Extended on his couch, Chakra saw not this. His hut was dark, the door being shut close; but through the interstices of the bamboos he could see to some distance outside, and perceived that twilight was fast deepening among the trees. The cry of the bittern, coming up from the lagoon, the shriek of the potoo , heard through the sough of the cataract, and the hoot of the great-eared owl – all three true voices of the night – reaching his ears, admonished him that his hour of action had arrived.

Springing from his couch, and giving utterance to his favourite ejaculation, he set about preparing himself for the adventure of the night.

His first thought was about something to eat, and his eyes fell upon the skillet, standing where he had left it, near the middle of the floor. It still contained a quantity of the miscellaneous stew – enough for a meal.

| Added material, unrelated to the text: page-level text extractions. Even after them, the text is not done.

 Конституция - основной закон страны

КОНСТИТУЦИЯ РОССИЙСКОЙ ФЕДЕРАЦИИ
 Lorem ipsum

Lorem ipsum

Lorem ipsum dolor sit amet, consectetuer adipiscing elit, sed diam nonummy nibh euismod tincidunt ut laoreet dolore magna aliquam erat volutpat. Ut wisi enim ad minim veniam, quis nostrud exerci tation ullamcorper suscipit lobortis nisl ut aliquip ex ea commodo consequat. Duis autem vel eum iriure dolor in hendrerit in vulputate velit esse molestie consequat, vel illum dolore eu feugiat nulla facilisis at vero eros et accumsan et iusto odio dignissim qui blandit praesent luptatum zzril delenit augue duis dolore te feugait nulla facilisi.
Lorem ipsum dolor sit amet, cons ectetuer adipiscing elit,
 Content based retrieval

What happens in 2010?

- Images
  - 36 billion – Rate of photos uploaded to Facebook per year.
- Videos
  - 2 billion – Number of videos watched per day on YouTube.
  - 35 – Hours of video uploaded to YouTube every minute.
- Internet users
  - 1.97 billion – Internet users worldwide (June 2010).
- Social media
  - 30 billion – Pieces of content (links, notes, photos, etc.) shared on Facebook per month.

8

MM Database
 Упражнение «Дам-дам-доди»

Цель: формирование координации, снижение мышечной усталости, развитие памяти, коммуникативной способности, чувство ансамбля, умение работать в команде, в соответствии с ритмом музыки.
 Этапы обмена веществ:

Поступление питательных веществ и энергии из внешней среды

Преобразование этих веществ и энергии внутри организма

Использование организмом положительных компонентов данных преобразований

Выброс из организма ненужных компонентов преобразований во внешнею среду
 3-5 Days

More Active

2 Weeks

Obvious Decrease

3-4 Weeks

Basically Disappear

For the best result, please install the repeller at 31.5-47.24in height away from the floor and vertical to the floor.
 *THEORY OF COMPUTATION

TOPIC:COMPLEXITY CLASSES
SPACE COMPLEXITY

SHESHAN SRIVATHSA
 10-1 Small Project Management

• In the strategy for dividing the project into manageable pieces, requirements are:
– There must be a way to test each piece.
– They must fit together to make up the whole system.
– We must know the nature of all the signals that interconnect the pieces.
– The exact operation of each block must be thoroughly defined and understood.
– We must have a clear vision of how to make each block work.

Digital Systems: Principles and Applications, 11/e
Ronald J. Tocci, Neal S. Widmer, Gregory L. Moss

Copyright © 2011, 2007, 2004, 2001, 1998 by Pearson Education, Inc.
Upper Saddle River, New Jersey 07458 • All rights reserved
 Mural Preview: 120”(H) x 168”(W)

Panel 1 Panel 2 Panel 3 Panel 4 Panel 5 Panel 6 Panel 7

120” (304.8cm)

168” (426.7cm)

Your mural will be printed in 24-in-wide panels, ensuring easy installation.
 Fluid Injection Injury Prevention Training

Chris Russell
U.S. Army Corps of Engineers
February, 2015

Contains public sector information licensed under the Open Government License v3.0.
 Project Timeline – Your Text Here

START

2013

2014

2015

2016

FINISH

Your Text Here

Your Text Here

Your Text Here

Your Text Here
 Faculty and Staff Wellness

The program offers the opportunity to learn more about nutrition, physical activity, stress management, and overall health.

“Woan do eat um cold,” he muttered, proceeding to kindle a fire, “not fo’ de second time. Gib me de ager chills, it wud. Mus’ fortify de belly wi’ someting warm – else a no be fit to do de work dat am to be done.”

The kindling of the fire, the warming up of the pepper-pot, and its subsequent consumption, were three operations that did not take Chakra any very great amount of time. They were all over just as the darkness of night descended over the earth.

“Now fo’ get ready de signal,” soliloquised he, moving about over the floor of his hut, and looking into crannies and corners, as if in search of some object.

“As de good luck hab it, dar be no moon to-night – leastways, till atter midnight. Atter den a doan care she shine as bright as de sun hisseff. Dare be plenty ob dark fo’ Adam to see de signal, and plenty fo’ de odder bizzness at Moun’ Welc’m’. Dar’ll be light ’nuf ’bout dat ere ’fore we takes leab o’ de place. Won’t dat be a blaze? Whugh!

“Wha hab a put dat ere tellemgraff lamp?” said he, still searching around the hut. “I’se fo’got all ’bout wha it am, so long since a use de darned ting. Muss be un’er de bed. Ya – hya it am!”

As he said this, he drew from under the bamboo bedstead a gourd shell, of nearly egg shape, but of the dimensions of a large melon. It had a long, tapering shank – part of the fruit itself, where the pericarp narrowed towards its peduncle – and through this a string had been passed, by which the gourd could be suspended upon a peg.

Holding it by the handle, he raised the shell to the light of his lard lamp, already kindled, and stood for some time silently inspecting it.

The gourd was not perfect – that is, it was no longer a mere empty shell, but a manufactured article, containing within a most singular apparatus. On one side appeared a hole, several inches in diameter, and cut in a shape nearly pyramidal, the base being above the thick end of the oval, and the apex, somewhat blunt, or truncated, extending towards the shank.